>> start Data records

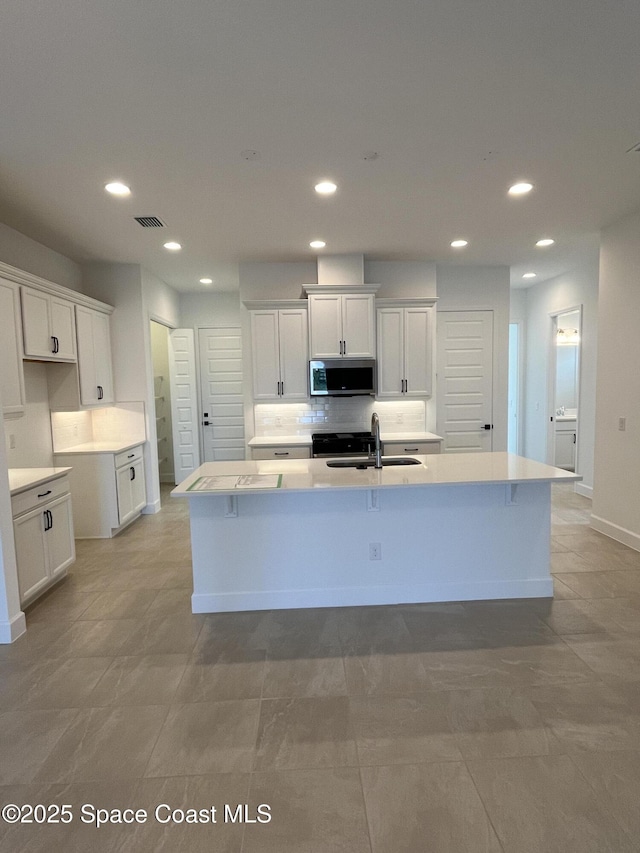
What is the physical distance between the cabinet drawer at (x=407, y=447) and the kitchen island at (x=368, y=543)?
1881 millimetres

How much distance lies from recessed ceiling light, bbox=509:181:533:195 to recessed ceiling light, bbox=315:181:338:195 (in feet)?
4.18

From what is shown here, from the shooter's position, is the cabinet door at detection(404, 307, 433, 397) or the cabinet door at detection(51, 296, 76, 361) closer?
the cabinet door at detection(51, 296, 76, 361)

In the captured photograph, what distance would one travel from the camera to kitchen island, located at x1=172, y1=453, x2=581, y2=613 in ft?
9.40

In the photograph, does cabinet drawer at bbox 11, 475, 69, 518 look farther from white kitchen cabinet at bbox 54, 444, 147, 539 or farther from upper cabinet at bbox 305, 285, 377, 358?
upper cabinet at bbox 305, 285, 377, 358

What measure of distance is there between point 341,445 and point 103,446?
247cm

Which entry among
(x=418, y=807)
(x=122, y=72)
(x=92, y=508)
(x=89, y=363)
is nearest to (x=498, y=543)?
(x=418, y=807)

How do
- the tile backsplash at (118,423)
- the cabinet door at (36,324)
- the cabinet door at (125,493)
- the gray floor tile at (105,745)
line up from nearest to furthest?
1. the gray floor tile at (105,745)
2. the cabinet door at (36,324)
3. the cabinet door at (125,493)
4. the tile backsplash at (118,423)

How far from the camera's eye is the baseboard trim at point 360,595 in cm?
290

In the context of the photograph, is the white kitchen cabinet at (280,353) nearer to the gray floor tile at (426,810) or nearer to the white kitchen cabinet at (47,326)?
the white kitchen cabinet at (47,326)

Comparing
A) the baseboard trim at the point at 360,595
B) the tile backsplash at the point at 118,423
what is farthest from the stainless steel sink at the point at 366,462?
the tile backsplash at the point at 118,423

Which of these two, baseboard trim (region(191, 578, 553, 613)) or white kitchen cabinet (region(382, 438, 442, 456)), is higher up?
white kitchen cabinet (region(382, 438, 442, 456))

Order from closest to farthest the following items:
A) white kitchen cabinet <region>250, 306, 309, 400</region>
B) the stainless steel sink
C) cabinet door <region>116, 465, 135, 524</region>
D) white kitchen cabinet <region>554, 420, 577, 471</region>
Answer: the stainless steel sink → cabinet door <region>116, 465, 135, 524</region> → white kitchen cabinet <region>250, 306, 309, 400</region> → white kitchen cabinet <region>554, 420, 577, 471</region>

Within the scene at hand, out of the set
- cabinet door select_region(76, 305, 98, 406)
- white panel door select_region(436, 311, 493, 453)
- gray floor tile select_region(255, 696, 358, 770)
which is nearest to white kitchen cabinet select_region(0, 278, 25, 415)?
cabinet door select_region(76, 305, 98, 406)

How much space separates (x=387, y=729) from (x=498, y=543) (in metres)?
1.49
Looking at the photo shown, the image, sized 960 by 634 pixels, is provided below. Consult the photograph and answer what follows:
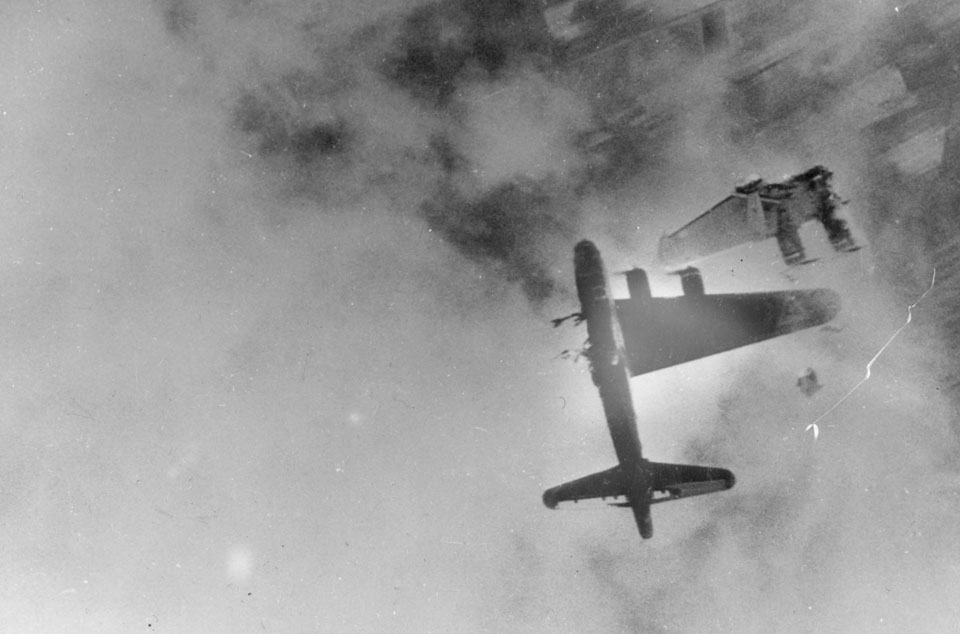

>> end Data records

Your objective
Copy every one of the entries above word for word, including the answers, and leave the pictures out.

Answer to the exercise
What is the physical distance between the cabinet drawer at (x=407, y=447) and the kitchen island at (x=368, y=543)?
1881 millimetres

How much distance lies from recessed ceiling light, bbox=509:181:533:195 to recessed ceiling light, bbox=315:181:338:195 (in feet)?
4.18

From what is shown here, from the shooter's position, is the cabinet door at detection(404, 307, 433, 397) or the cabinet door at detection(51, 296, 76, 361) closer?
the cabinet door at detection(51, 296, 76, 361)

In the captured photograph, what distance would one travel from the camera to kitchen island, located at x1=172, y1=453, x2=581, y2=613 in ft?
9.40

In the photograph, does cabinet drawer at bbox 11, 475, 69, 518 look farther from white kitchen cabinet at bbox 54, 444, 147, 539 or farther from upper cabinet at bbox 305, 285, 377, 358?
upper cabinet at bbox 305, 285, 377, 358

What measure of distance is there between point 341,445 and point 103,446?
247cm

Which entry among
(x=418, y=807)
(x=122, y=72)
(x=92, y=508)
(x=89, y=363)
is nearest to (x=498, y=543)?
(x=418, y=807)

How do
- the tile backsplash at (118,423)
- the cabinet door at (36,324)
- the cabinet door at (125,493)
- the gray floor tile at (105,745)
line up from nearest to furthest?
1. the gray floor tile at (105,745)
2. the cabinet door at (36,324)
3. the cabinet door at (125,493)
4. the tile backsplash at (118,423)

How far from the camera's eye is the baseboard trim at point 360,595 in cm?
290

In the context of the photograph, is the white kitchen cabinet at (280,353) nearer to the gray floor tile at (426,810) or nearer to the white kitchen cabinet at (47,326)?
the white kitchen cabinet at (47,326)

Comparing
A) the baseboard trim at the point at 360,595
B) the tile backsplash at the point at 118,423
what is farthest from the stainless steel sink at the point at 366,462?
the tile backsplash at the point at 118,423

Which of these two, baseboard trim (region(191, 578, 553, 613)) or white kitchen cabinet (region(382, 438, 442, 456)), is higher up?
white kitchen cabinet (region(382, 438, 442, 456))

Order from closest to farthest the following items:
A) white kitchen cabinet <region>250, 306, 309, 400</region>
B) the stainless steel sink
C) cabinet door <region>116, 465, 135, 524</region>
D) white kitchen cabinet <region>554, 420, 577, 471</region>
Answer: the stainless steel sink → cabinet door <region>116, 465, 135, 524</region> → white kitchen cabinet <region>250, 306, 309, 400</region> → white kitchen cabinet <region>554, 420, 577, 471</region>

Within the scene at hand, out of the set
- cabinet door select_region(76, 305, 98, 406)
- white panel door select_region(436, 311, 493, 453)
- gray floor tile select_region(255, 696, 358, 770)
which is nearest to white kitchen cabinet select_region(0, 278, 25, 415)?
cabinet door select_region(76, 305, 98, 406)

How much space separates (x=387, y=729) from (x=498, y=543) (in metres)?
1.49
Looking at the photo shown, the image, sized 960 by 634 pixels, is provided below. Consult the photograph and answer what follows:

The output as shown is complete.